_PROBLEM DESCRIPTION_: Go through the entries and copy every line that has the string "logos" in it.

(Data items)
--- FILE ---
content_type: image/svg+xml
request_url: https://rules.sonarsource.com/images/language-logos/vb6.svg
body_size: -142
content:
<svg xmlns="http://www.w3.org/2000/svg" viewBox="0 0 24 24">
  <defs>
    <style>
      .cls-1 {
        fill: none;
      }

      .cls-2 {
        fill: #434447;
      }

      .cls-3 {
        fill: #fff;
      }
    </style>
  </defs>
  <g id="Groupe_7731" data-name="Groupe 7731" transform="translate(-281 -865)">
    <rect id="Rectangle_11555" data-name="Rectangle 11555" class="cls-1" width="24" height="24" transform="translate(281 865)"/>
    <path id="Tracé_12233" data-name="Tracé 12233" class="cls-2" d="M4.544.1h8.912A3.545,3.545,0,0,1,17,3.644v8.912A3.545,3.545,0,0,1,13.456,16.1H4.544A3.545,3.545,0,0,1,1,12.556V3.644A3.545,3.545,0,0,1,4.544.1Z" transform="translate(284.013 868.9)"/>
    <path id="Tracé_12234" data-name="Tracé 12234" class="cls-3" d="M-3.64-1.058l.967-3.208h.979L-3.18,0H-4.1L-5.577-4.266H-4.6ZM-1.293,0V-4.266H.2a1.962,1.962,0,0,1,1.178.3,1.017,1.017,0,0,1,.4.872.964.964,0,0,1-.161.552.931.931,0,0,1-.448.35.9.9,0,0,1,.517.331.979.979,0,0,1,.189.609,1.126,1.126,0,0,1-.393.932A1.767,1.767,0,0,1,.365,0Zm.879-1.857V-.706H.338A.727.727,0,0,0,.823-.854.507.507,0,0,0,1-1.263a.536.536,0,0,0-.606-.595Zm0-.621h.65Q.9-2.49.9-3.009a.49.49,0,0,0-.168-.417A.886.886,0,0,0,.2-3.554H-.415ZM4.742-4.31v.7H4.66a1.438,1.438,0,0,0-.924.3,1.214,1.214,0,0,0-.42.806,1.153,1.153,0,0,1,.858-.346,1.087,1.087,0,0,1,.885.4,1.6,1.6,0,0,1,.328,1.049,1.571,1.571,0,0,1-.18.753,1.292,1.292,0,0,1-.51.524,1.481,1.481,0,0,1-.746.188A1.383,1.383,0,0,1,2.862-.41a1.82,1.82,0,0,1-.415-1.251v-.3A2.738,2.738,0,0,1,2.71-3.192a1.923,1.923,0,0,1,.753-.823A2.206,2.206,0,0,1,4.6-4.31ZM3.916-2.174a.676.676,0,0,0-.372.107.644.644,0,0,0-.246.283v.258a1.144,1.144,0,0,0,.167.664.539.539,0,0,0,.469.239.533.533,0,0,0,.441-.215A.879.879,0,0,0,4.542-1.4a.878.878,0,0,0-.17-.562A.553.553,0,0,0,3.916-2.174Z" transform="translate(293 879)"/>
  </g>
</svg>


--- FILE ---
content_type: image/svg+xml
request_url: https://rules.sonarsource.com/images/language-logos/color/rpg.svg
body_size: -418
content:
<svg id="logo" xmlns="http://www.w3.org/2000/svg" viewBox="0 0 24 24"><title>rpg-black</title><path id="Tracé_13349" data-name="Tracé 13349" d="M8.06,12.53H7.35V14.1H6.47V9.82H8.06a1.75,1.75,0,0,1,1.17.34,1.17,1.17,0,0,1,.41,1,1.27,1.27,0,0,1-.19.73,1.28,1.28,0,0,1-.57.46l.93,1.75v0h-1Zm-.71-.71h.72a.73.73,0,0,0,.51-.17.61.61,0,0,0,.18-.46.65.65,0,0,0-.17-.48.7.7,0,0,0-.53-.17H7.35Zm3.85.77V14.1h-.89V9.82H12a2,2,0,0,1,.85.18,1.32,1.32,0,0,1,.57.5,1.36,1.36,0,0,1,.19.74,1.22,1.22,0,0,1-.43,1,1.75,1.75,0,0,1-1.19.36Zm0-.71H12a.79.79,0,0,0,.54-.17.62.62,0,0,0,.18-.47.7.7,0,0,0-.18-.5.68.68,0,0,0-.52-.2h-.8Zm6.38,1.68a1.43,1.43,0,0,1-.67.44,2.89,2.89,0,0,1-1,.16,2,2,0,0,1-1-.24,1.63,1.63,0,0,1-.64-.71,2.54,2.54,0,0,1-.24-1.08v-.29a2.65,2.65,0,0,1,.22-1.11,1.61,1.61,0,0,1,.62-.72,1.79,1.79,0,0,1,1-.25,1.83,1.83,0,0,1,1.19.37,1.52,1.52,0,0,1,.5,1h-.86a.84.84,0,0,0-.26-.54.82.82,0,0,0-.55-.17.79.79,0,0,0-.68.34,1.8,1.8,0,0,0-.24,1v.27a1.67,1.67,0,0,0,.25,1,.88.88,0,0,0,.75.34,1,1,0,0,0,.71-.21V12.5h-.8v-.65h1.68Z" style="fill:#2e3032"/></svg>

_ANSWER SPACE_:
request_url: https://rules.sonarsource.com/images/language-logos/vb6.svg
request_url: https://rules.sonarsource.com/images/language-logos/color/rpg.svg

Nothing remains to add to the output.